Fabrice and Shuana Muamba

Shauna Muamba, whose husband Fabrice was saved by a defibrillator, is launching a range of Caribbean cooking sauces

The wife of footballer Fabrice Muamba - who suffered a cardiac arrest in front of millions of TV viewers - has called on more supermarkets to install defibrillators.

Shauna Muamba is hoping her new Caribbean sauce brand, Mrs Muamba’s, can help to raise awareness of sudden cardiac arrest after her husband was treated with a defibrillator at the White Hart Lane ground where he collapsed during a match in 2012.

“A defibrillator saved my husband’s life and I would like to see a defibrillator in all supermarkets,” she told The Grocer this week.

The Mrs Muamba’s range comprises five ambient sauces - Brown Stew, Caribbean BBQ, Jerk, Caribbean Sweet & Spicy and Caribbean Curry - and is expected to retail for between £2.49 and £3. Muamba has linked up with Arrhythmia Alliance, which aims to make defibrillators more available to the public, and will make a donation to the charity for each jar sold.

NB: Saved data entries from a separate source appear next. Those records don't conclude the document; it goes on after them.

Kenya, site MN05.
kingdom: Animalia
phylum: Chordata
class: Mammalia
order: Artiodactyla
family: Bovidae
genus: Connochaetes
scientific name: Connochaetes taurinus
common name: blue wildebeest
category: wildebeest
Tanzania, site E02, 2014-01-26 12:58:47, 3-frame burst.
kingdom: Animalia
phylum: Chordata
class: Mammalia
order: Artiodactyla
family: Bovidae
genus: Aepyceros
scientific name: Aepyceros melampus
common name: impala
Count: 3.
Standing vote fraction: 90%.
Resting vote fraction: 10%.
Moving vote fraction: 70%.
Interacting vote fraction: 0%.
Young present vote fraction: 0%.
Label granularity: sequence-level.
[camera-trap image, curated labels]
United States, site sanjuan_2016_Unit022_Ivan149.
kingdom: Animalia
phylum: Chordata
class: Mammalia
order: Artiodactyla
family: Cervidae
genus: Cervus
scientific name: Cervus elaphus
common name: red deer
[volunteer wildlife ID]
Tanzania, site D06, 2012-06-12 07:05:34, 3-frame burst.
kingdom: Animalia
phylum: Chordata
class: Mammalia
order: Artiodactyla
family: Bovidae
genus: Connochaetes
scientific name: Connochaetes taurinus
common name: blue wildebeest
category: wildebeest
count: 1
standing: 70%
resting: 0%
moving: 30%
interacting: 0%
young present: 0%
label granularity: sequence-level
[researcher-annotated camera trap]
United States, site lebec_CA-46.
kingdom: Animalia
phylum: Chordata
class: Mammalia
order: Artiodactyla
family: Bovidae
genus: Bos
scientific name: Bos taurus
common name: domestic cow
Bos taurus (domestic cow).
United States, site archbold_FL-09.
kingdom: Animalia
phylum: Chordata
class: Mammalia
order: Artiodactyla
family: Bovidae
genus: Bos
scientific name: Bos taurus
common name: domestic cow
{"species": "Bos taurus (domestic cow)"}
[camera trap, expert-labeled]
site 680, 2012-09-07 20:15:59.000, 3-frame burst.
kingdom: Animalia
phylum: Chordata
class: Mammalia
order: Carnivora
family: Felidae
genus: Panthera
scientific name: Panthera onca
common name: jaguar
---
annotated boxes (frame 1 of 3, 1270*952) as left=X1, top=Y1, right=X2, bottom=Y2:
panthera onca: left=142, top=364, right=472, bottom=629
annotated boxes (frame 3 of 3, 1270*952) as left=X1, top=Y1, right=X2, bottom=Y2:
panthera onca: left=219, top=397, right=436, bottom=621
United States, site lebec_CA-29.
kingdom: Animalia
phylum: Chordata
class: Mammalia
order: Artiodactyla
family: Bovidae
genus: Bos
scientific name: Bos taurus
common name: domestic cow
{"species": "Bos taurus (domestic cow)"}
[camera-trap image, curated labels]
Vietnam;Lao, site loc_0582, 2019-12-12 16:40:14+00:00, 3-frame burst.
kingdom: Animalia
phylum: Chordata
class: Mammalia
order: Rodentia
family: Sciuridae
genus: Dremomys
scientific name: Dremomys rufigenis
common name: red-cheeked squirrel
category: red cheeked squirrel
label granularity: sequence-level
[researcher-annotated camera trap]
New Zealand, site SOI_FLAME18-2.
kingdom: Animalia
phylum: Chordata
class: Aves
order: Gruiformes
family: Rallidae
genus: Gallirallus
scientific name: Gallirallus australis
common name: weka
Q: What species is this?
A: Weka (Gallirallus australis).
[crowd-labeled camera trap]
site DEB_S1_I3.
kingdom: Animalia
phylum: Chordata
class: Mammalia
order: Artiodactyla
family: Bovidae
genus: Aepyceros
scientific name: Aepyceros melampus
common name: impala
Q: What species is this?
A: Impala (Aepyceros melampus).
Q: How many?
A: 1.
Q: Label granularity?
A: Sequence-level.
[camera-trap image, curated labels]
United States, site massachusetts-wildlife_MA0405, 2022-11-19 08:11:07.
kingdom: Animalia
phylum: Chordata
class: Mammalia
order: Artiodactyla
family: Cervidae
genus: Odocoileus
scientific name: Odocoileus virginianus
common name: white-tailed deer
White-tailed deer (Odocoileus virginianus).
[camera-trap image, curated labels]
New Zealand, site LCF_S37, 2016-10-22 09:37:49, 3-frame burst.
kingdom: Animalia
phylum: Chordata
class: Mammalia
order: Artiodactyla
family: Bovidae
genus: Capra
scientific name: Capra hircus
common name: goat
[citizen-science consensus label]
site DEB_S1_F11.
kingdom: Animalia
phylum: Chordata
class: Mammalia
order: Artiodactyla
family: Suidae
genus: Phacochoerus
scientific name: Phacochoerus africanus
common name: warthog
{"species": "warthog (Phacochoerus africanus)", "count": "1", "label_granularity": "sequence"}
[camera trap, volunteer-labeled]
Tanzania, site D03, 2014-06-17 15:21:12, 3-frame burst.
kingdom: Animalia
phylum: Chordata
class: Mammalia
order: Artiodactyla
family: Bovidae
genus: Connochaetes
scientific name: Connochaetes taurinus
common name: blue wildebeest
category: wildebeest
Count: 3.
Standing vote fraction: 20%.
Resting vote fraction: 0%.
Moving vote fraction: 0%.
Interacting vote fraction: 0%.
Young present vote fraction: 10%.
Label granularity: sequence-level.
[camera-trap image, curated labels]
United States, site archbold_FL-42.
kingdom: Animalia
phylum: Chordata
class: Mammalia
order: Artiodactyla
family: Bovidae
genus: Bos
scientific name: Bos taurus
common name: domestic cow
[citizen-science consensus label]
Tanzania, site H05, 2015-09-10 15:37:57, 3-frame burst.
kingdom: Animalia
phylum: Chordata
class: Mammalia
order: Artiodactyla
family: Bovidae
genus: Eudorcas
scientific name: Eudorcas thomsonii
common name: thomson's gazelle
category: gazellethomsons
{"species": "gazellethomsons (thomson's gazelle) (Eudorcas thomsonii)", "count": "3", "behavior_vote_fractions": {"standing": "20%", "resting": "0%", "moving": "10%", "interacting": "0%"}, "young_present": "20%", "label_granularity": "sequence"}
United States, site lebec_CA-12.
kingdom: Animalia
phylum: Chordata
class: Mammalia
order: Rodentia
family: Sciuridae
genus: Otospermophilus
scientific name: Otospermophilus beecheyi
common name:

She got the idea of developing sauces while running a catering company. “The business started out with me making Fab his lunch, then his team mates caught on, and then other players and eventually I was doing dinners and New Year’s Eve parties for Premier League football players, soap stars and their families,” Muamba told The Grocer. “After all, Rio Ferdinand doesn’t want to jump in his Jaguar and pop down to Moss Side to get his takeaway, does he?”

Muamba, who developed a passion for food while growing up in Jamaica, considered herself a cook of “good, homely food” rather than a chef, she added. Fabrice - who had to give up his football career after the attack - was her chief food taster. “He’s the one I whine to at midnight when I can’t get the taste of something right - but he can’t even boil an egg himself.”

Arrhythmia Alliance said 100,000 people die each year from sudden cardiac arrest - a condition that can affect people of all ages and fitness levels, in which the heart suddenly stops beating due to a malfunction in its electrical system. The charity claimed 80% of these deaths could be prevented with the use of a defibrillator.

Although Asda has defibrillators in five stores on a trial basis, and retailers including some East of England Co-operative Society and independent stores have them, Arrhythmia Alliance said it was unusual to find a defibrillator in a supermarket.